GIVEN TEXT =>
Shanna Skidmore: (35:52)
Oh, I totally do. I mean this productivity can be addictive and we have to learn like learning to wind down. You know, I hear people talk about rest is harder than work sometimes.

Emily Jeffords: (36:06)
It's so laden with, with guilt, which I didn't expect. It's weird.

Shanna Skidmore: (36:12)
Do you feel like, I mean this is off totally random question, but do you feel like some of that guilt is maybe because you feel like you don't deserve to be where you are?

Emily Jeffords: (36:23)
Oh, interesting.

Shanna Skidmore: (36:25)
We just went there. I don't know.

Emily Jeffords: (36:27)
Well you're, I hmm. Yeah, I've been wrestling with this in different area in another area of my life as well and just being like very aware of the tremendous privilege that it is to get to design parts of your life. And you know, like I, I definitely grew, like I told you my story, like I grew this from poverty. Like I definitely have worked very, very hard to get here. And also I'm like, yeah, but there's so much privilege in getting to make these choices and getting to decide how I spend my days and now we have like the profit margin is built into my business where I can work kind of little and spend time doing other things and focusing on other things, which has been so, so great this year. But, um, yeah, that is interesting to be like, hmm,

Shanna Skidmore: (37:22)

RECORDED DATA =>
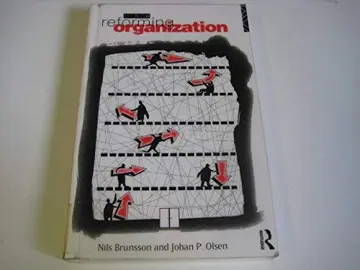 Cover of The Reforming Organization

ASSIGNMENT A =>
In the conversation transcript, take the part that opens with the words containing "Shanna Skidmore: (36:12)" and closes with "Emily Jeffords: (36:23)", and write it out again with "guilt" swapped for "shame".
ASSIGNMENT B =>
In the conversation transcript, what does Emily Jeffords say has made this year so great for her? Answer in one to three sentences.
The data has nothing to do with the conversation transcript.

TASK SOLUTION A =>
Shanna Skidmore: (36:12)
Do you feel like, I mean this is off totally random question, but do you feel like some of that shame is maybe because you feel like you don't deserve to be where you are?

Emily Jeffords: (36:23)

TASK SOLUTION B =>
The profit margin is now built into her business. That lets her work fairly little and spend time doing and focusing on other things.